Strona internetowa szkoły muzycznej

piątek, 25 marca 2011

I znów zajęcia w szkole muzycznej...

Cóż tu mam znowu napisać... Wszystko, co chciałam napisać, już napisałam. W szkole muzycznejwszystko jak dawniej: remont trwa, nadal są zajęcia w szkole nr 5. Aha, we wtorek nie miałam lekcji fortepianu, bo pani była chora. Mam nadzieję, że pani już wyzdrowiała, bo inaczej kolejna lekcja mi przepadnie.
Przypomniałam sobie, że zrobiłam prezentację o Fryderyku Chopinie i jej jeszcze tutaj chyba nie umieściłam. Więc, jesli chcesz ją obejrzeć, kliknij tutaj.

piątek, 18 marca 2011

Zajęcia w szkole muzycznej

Dziś znów jadę do szkoły muzycznej. Wczoraj do mojej mamy zadzwoniła pani od fortepianu i mówiła, że telefonowała do organizatorów tego drugiego konkursu (o którym pisałam bodajże w przed ostatnim poście). Okazało się, że z tego konkursu też nici, bo już nie ma miejsc. No cóż, jak to mówi moja pani, na konkursy będę jeździć w przyszłym roku.

piątek, 11 marca 2011

Wyjątkowy post

Dziś nie mam zbyt wiele do napisania, oprócz tego, że jadę zaraz do szkoły muzycznej. Napiszę więc kilka słów o jednym z najwybitniejszych światowej sławy kompozytorze - Wolfgangu Amadeuszu Mozarcie. Niektórzy pewnie ze znudzeniem westchną w tym momencie, ale myślę, że warto o tym przeczytać, bo to ciekawa historia, a poza tym jest to blog o muzyce.
Mozart urodził się w Salzburgu (Niemcy) w 1756 roku.

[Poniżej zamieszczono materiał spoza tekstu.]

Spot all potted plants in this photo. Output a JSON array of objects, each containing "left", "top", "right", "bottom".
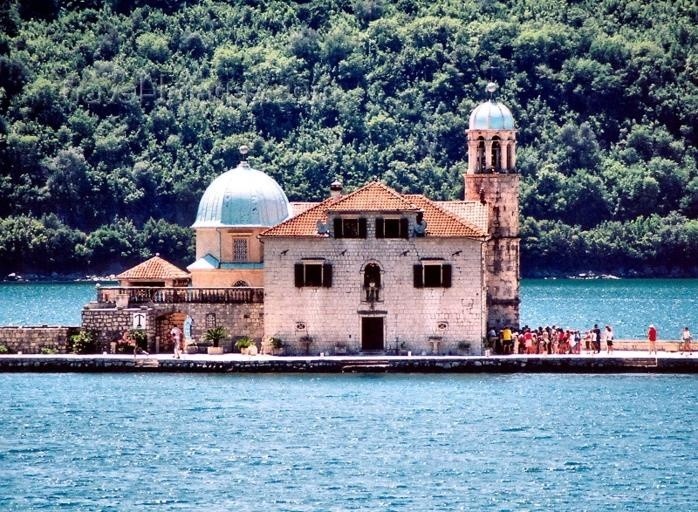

Jego ojciec, Leopard był nadwornym muzykiem. Amadeusz miał niesamowitą pamięć i pisała wspaniałą muzykę, po prostu: był geniuszem. Choć żył w dostatku, zmarł w biedzie w 1791 roku w Wiedniu. Razem z Beethovenem (o którym może też niedługo napiszę) i Haydnem tworzyli trójkę klasyków wiedeńskich. Jeśli chcesz wiedzieć o tym kompozytorze więcej, wejdź na stronę http://biografia24.pl/muzyka-powa-na-wolfgang-amadeus-mozart-c-3_27_82.

wtorek, 8 marca 2011

I po konkursie...

Dzisiaj, kiedy miałam lekcję fortepianu w szkole muzycznej, pani powiedziała mi, że nie będę jechała na konkurs pianistyczny do Choszczna, ponieważ jeden z moich utworów nie spełnia wymagań konkursowych. Ale być może zamiast tego konkursu, pojadę na inny do miejscowości koło Poznania.

piątek, 4 marca 2011

Po feriach...

Dzisiaj byłam po raz drugi po feriach w szkole muzycznej. Były to zarazem trzecie zajęcia z nową panią od KS i AM. Szczerze mówiąc podoba mi się. Myślałam, że będzie gorzej, typu robienie trudnych sprawdzianów, krzyczenie na nas itp. Co do fortepianu, to pani mówiła, że w dni, kiedy mam więcej czasu najlepiej by było jak bym ćwiczyła po 2 godz... Bo niedługo, bo już na początku kwietnia mam konkurs pianistyczny w Szczecinie, a na początku maja dyplom w szkole muzycznej. Dyplom to taki koncert na zakończenie w moim przypadku I stopnia.